Some business rules span multiple columns. An end_date must be after start_date. A discount_amount can’t exceed subtotal. A shipping_status of "delivered" requires a non-null delivery_date.

dbt-utils provides expression_is_true for arbitrary SQL assertions:

models:
  - name: mrt__sales__orders
    data_tests:
      - dbt_utils.expression_is_true:
          expression: "end_date >= start_date"
          config:
            where: "end_date IS NOT NULL AND start_date IS NOT NULL"
      - dbt_utils.expression_is_true:
          expression: "discount_amount <= subtotal"
      - dbt_utils.expression_is_true:
          expression: >
            (shipping_status != 'delivered')
            OR (delivery_date IS NOT NULL)

For complex multi-table assertions or rules that don’t fit neatly into a single SQL expression, singular tests (standalone SQL files in the tests/ directory) provide full flexibility. The query returns rows that violate the rule; zero rows means a pass.

AI-Powered Validation

Elementary introduced ai_data_validation tests that use natural language prompts to express business rules:

tests:
  - elementary.ai_data_validation:
      prompt: "There should be no contract date in the future"
  - elementary.ai_data_validation:
      prompt: "Every order with status 'shipped' should have a tracking number"
  - elementary.ai_data_validation:
      prompt: "Customer names should not contain numeric characters"

The test sends data samples to an LLM with the natural language prompt and interprets the response as pass or fail. This is genuinely useful for business rules that are hard to express in SQL — rules that involve fuzzy matching, context-dependent logic, or domain knowledge that an LLM can approximate.

The trade-offs are significant:

Non-deterministic. The same data might produce different results on different runs, depending on the LLM’s interpretation. This violates the fundamental expectation that tests are deterministic.
Cost. Each test execution incurs LLM API costs, which scale with data volume and test count.
Latency. LLM calls are orders of magnitude slower than SQL-based validation.
Opaque reasoning. When the test fails, you can’t inspect the logic the way you can with a regex or SQL expression.

AI validation is best treated as a complement to deterministic tests, not a replacement. Use it for exploratory validation — discovering rules that should eventually be encoded as SQL — or for genuinely fuzzy checks where deterministic encoding is impractical. Don’t use it as a substitute for a regex when a regex would work.

Building a Semantic Test Strategy

The practical approach to semantic validation follows a priority order:

First, structural semantics. Primary keys, foreign keys, not-null constraints, accepted values. These are the generic tests that every model should have. They catch the most common violations with the least configuration effort.

Second, format semantics. Regex patterns for columns with known structures. Apply these to any column where invalid formats have caused downstream issues or where the source is known to produce malformed data.

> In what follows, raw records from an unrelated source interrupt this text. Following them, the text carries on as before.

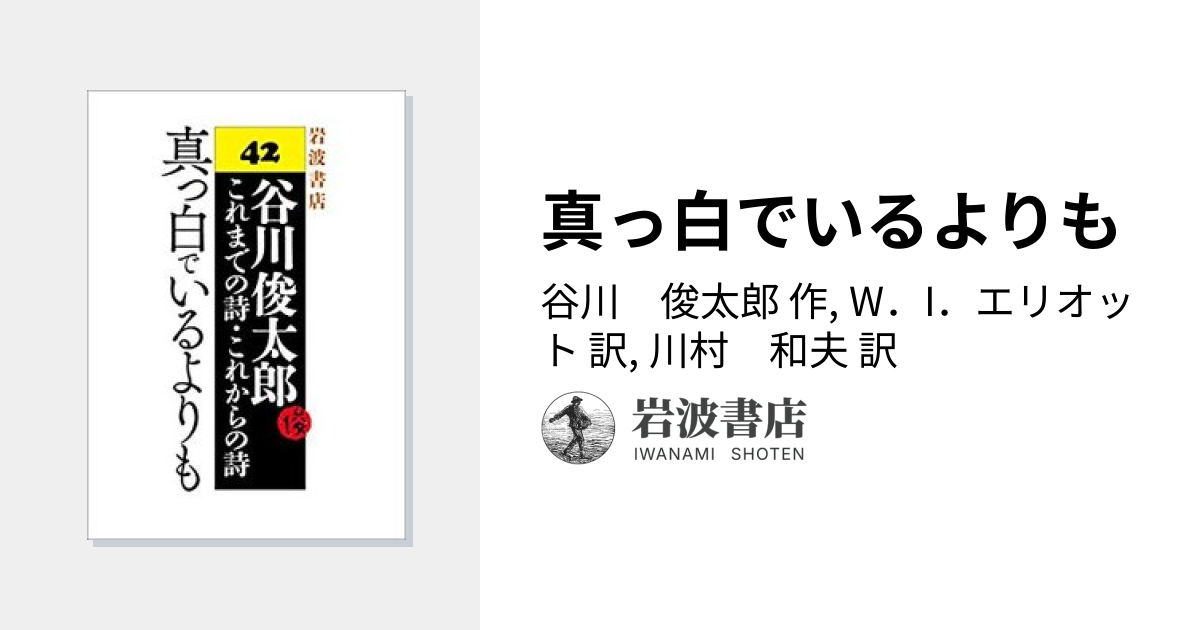 真っ白でいるよりも／谷川 俊太郎, W．I．エリオット, 川村 和夫｜谷川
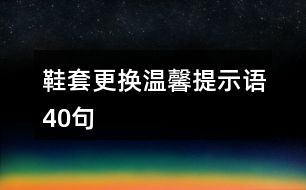 鞋套更換溫馨提示語40句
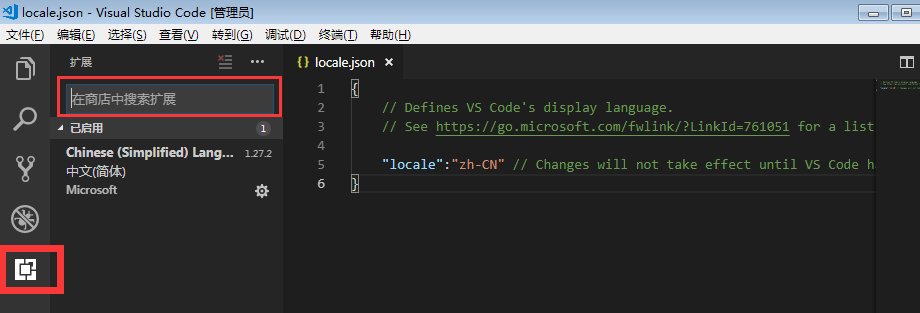 VS Code设置中文的方法 Visual Studio Code设置成中文的教程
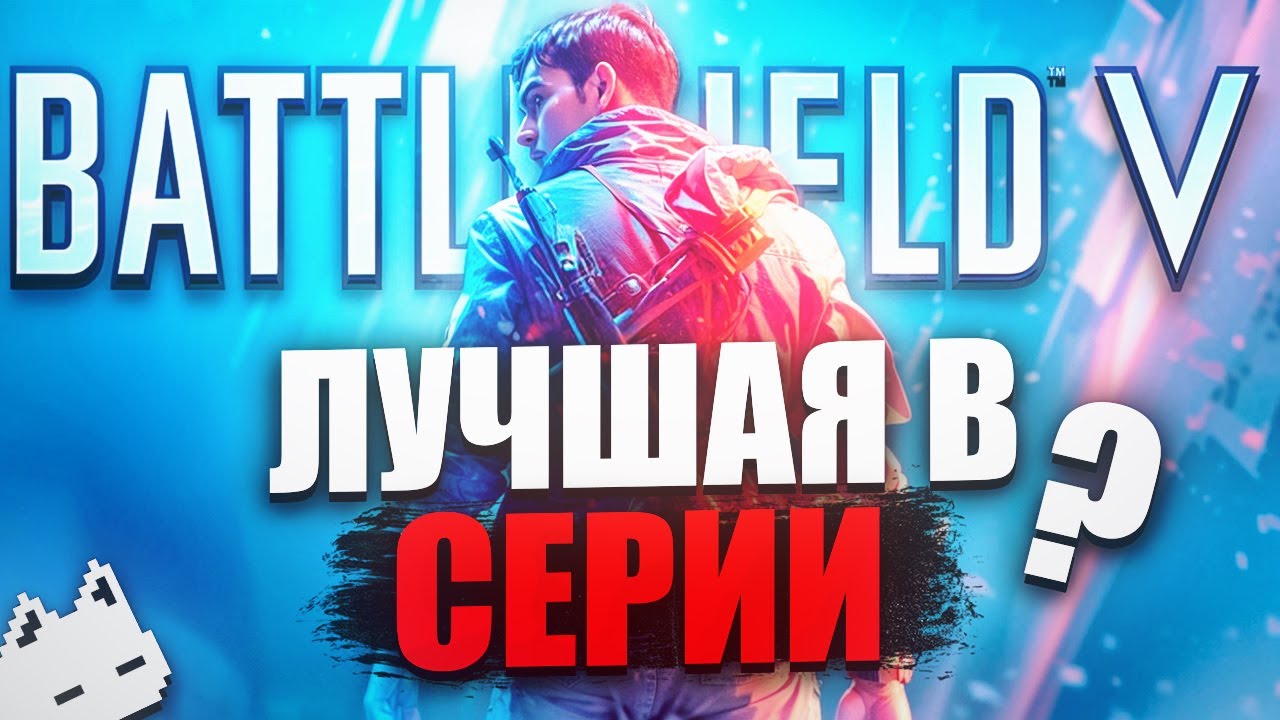 Я поиграл в Battlefield 5, так ли это плохо?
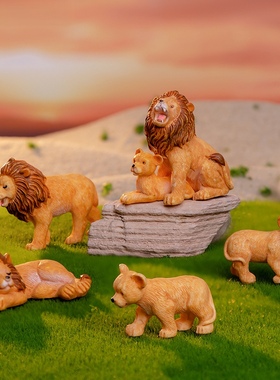 微景观花盆创意仿真狮子摆件可爱动物手工桌面DIY造景装饰品8款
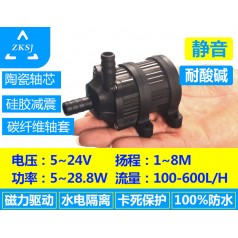 中科微型磁力熱水循環(huán)泵揚(yáng)程8米，流量550L/H、5~12V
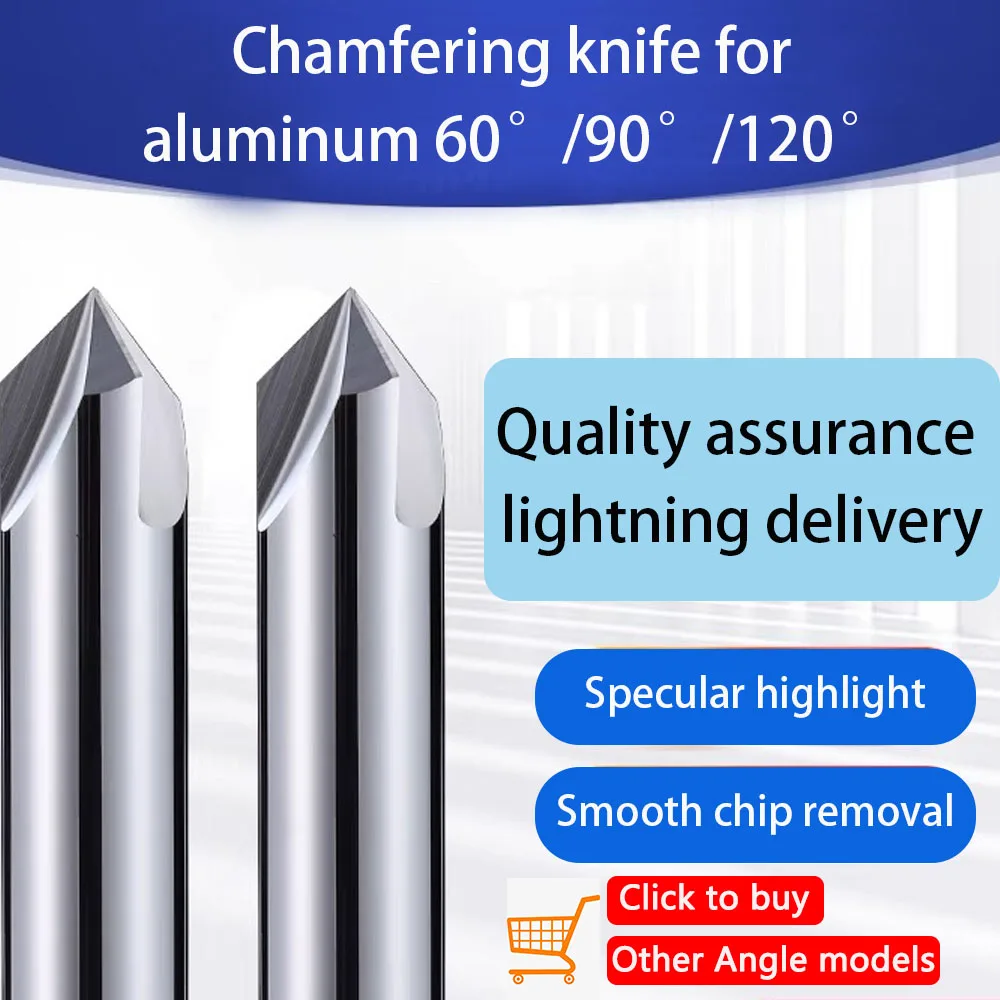 Твердосплавная фреза HRC55 для снятия заусенцев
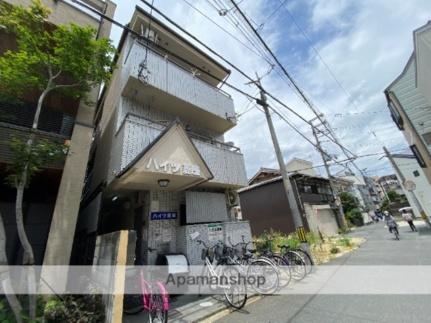 ハイツ菱屋 1A｜大阪府東大阪市菱屋西５丁目(賃貸マンション1R・1階・11.62㎡)の写真 その1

Third, range semantics. Value bounds and distribution checks for numeric and date columns. Focus on columns that feed metrics, reports, or ML models where incorrect values have measurable business impact.

Fourth, relational semantics. Cross-column rules and multi-table assertions for business logic that spans fields. These require domain knowledge to define and are typically informed by past incidents.

Fifth, exploratory semantics. AI-powered validation for rules that are hard to formalize or for initial discovery of data quality patterns. Graduate validated rules to deterministic SQL tests once the pattern is confirmed.

Targeted coverage — focused on columns where a semantic violation has measurable downstream impact — is more practical than exhaustive coverage. A customer__email column feeding a marketing automation system warrants regex validation; a notes free-text column with no structured downstream use generally does not.